Every record should be copied exactly, except that pictures are to be omitted.

╔══

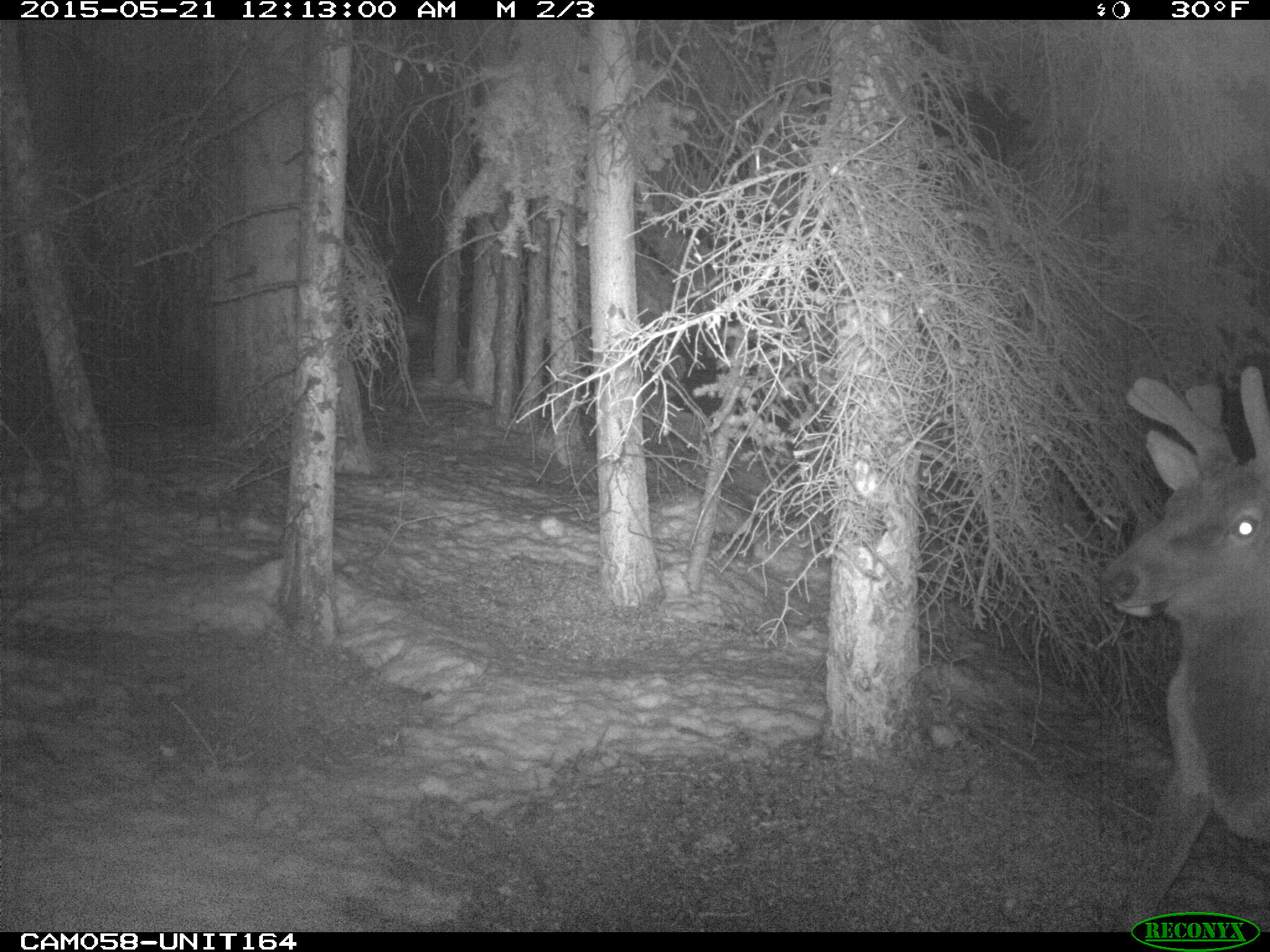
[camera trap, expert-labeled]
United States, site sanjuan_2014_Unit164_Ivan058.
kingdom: Animalia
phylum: Chordata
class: Mammalia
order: Artiodactyla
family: Cervidae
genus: Cervus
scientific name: Cervus elaphus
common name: red deer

╚══

## Task response
[camera trap, expert-labeled]
United States, site sanjuan_2014_Unit164_Ivan058.
kingdom: Animalia
phylum: Chordata
class: Mammalia
order: Artiodactyla
family: Cervidae
genus: Cervus
scientific name: Cervus elaphus
common name: red deer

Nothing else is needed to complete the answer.